Create skip-grams from an ArrayList<String> of words.

Parameter Type Description
words ArrayList<String> An array of words e.g. ["these", "are", "words"]
size int Size of the n-grams e.g. 2: "these are", "are words"
distance int Distance to skip to create skip-grams, e.g. 5 will create skip-grams using the base word (or n-gram) and n-grams from the 5 following words.
sortForDuplicates int Pass Ngrams.SORT_NGRAMS or Ngrams.DONT_SORT_NGRAMS. Sorting n-grams alphabetically can help flag up duplicates e.g. when creating a bag of words/n-grams/skip-grams.
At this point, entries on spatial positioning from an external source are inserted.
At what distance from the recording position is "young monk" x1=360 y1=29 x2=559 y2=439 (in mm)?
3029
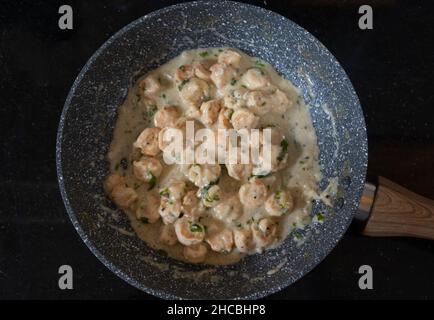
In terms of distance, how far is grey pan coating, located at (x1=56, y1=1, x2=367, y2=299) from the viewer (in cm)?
149

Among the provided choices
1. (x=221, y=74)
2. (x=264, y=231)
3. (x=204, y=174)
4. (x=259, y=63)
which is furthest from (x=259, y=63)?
(x=264, y=231)

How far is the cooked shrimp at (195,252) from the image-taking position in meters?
1.55

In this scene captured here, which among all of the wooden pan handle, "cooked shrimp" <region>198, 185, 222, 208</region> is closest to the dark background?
the wooden pan handle

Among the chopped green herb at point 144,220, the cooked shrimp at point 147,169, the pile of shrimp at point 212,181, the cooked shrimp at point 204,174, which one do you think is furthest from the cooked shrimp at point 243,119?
the chopped green herb at point 144,220

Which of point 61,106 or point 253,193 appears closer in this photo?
point 253,193

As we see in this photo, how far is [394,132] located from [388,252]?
335 millimetres

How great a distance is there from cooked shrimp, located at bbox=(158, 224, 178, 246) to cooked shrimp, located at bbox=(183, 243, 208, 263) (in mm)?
39

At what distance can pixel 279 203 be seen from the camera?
1539 millimetres

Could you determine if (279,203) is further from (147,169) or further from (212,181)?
(147,169)

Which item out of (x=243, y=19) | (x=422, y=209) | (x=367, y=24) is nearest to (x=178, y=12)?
(x=243, y=19)

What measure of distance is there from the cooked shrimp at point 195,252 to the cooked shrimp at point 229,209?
0.09 m

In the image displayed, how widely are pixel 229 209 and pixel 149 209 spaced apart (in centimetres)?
21

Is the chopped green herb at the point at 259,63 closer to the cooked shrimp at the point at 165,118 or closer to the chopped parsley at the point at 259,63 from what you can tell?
the chopped parsley at the point at 259,63

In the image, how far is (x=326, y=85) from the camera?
1568 mm
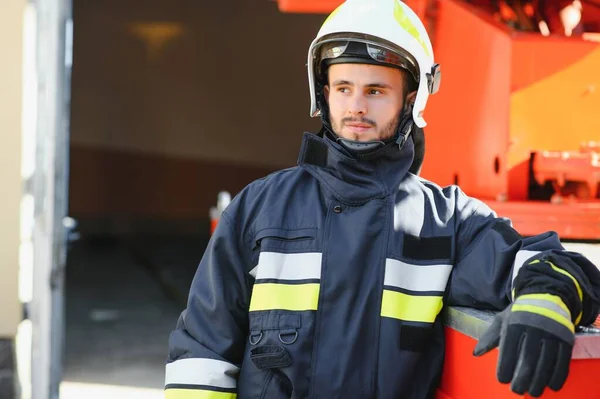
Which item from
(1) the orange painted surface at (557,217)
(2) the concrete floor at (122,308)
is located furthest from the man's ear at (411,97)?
(2) the concrete floor at (122,308)

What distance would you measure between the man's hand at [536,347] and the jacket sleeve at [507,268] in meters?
0.06

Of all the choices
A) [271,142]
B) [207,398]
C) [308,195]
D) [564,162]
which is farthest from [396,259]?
Result: [271,142]

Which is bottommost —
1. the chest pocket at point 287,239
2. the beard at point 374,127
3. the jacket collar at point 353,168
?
the chest pocket at point 287,239

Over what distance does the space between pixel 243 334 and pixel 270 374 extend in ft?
0.52

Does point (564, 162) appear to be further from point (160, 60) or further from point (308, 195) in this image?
point (160, 60)

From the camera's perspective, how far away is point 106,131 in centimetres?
1291

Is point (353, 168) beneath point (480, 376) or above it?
above

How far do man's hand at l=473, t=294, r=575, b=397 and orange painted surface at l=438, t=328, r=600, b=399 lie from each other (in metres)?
0.08

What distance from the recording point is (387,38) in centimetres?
200

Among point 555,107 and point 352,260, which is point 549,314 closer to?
point 352,260

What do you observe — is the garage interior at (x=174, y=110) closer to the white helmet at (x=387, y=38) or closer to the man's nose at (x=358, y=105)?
the white helmet at (x=387, y=38)

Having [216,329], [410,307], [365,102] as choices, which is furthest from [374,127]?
[216,329]

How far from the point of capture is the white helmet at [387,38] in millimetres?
2018

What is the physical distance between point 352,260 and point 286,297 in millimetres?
165
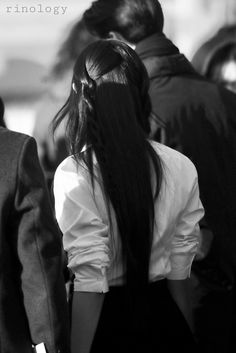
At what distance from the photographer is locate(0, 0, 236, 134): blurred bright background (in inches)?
139

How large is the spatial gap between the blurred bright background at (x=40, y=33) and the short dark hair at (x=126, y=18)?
0.14 ft

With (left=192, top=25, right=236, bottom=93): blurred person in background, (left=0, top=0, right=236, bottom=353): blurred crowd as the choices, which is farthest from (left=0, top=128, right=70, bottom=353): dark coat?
(left=192, top=25, right=236, bottom=93): blurred person in background

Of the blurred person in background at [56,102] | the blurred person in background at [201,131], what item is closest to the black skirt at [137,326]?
the blurred person in background at [201,131]

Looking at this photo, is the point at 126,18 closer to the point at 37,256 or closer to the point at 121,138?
the point at 121,138

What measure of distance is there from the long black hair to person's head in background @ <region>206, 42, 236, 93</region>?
A: 0.85 metres

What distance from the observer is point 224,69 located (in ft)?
12.0

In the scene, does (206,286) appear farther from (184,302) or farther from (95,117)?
(95,117)

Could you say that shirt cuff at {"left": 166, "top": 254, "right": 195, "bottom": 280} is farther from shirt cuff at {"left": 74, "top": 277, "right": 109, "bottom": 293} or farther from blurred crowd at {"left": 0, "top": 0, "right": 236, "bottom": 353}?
blurred crowd at {"left": 0, "top": 0, "right": 236, "bottom": 353}

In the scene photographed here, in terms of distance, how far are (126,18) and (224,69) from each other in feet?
1.52

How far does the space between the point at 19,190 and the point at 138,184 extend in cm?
51

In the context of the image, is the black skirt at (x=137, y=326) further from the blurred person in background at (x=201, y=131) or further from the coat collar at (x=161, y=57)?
the coat collar at (x=161, y=57)

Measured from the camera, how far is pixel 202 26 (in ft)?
11.7

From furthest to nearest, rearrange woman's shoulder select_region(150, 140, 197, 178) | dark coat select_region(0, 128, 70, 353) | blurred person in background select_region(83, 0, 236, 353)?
blurred person in background select_region(83, 0, 236, 353)
woman's shoulder select_region(150, 140, 197, 178)
dark coat select_region(0, 128, 70, 353)

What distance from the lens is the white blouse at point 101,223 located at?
263cm
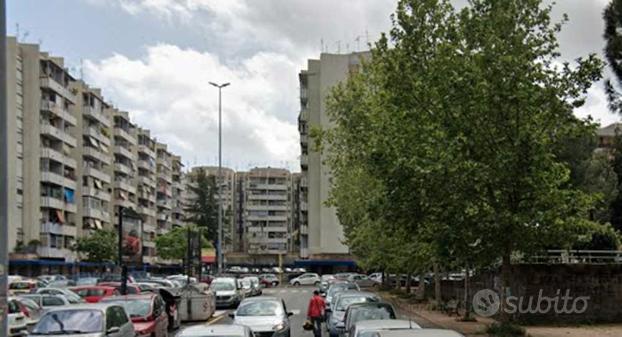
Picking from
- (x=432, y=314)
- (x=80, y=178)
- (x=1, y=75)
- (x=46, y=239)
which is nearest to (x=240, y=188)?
(x=80, y=178)

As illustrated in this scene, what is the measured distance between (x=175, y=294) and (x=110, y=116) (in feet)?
295

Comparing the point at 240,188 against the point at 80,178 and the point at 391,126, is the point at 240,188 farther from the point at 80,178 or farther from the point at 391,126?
the point at 391,126

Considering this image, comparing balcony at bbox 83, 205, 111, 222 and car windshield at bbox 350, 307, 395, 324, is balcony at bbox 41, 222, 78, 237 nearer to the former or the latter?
balcony at bbox 83, 205, 111, 222

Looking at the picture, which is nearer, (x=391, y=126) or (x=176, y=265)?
(x=391, y=126)

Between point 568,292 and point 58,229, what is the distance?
70582mm

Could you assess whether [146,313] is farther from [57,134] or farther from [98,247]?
[57,134]

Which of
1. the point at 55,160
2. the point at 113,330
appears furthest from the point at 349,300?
the point at 55,160

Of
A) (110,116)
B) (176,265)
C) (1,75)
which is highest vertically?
(110,116)

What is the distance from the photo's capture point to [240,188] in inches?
7677

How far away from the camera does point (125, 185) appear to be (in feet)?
392

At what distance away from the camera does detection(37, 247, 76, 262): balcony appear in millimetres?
85500

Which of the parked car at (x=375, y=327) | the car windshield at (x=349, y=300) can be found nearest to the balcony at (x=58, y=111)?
the car windshield at (x=349, y=300)

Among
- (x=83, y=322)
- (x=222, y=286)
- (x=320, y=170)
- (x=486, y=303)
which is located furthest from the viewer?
(x=320, y=170)

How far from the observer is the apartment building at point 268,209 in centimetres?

If you only care about pairing n-grams by proximity but not by direction, use Ngrams.DONT_SORT_NGRAMS.

Returns an ArrayList<ArrayList<String>> of n-grams found near one another within the given distance of words.

String text = "   Turning and turning in the widening gyre\r\n    The falcon cannot hear the falconer;\r\n    Things fall apart; the centre cannot hold;\r\n    Mere anarchy is loosed upon the world   ";
ArrayList<String> words = Ngrams.sanitiseToWords(text);
ArrayList<ArrayList<String>> skipgrams = Ngrams.skipgrams(words, 1, 2, Ngrams.DONT_SORT_NGRAMS);
System.out.println(skipgrams.toString());

Output (truncated): [[Turning, and], [Turning, turning], [and, turning], [and, in], [turning, in], [turning, the], ...

You can choose instead to pass Ngrams.SORT_NGRAMS and this will make direction irrelevant (e.g. it will be easier to sport ["Turning", "and"] and ["and", "turning"] as the same words because they are now sorted to ["Turning", "and"] and ["turning", "and"]. Using method bagOfSkipGrams (passing Ngrams.CASE_INSENSITIVE) would then remove one of these as a duplicate.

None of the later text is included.